─── TASK INPUTS

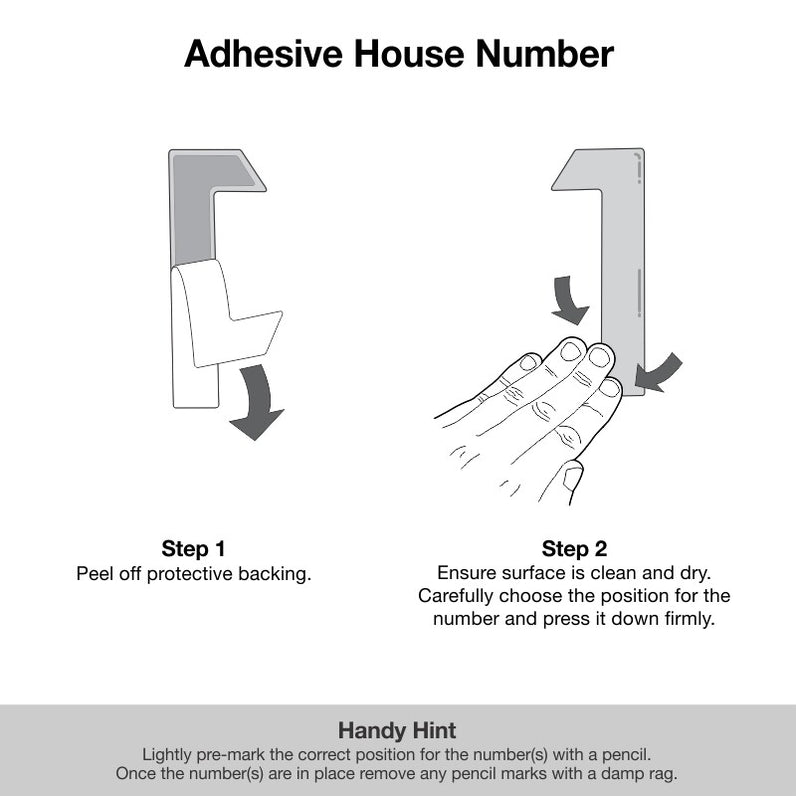 Adhesive House Number

Step 1
Peel off protective backing.

Step 2
Ensure surface is clean and dry. Carefully choose the position for the number and press it down firmly.

Handy Hint
Lightly pre-mark the correct position for the number(s) with a pencil. Once the number(s) are in place remove any pencil marks with a damp rag.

──────

EXERCISE REQUIREMENTS - All lines above that contain "position" are required in the answer.

TASK RESULT -
Ensure surface is clean and dry. Carefully choose the position for the number and press it down firmly.
Lightly pre-mark the correct position for the number(s) with a pencil. Once the number(s) are in place remove any pencil marks with a damp rag.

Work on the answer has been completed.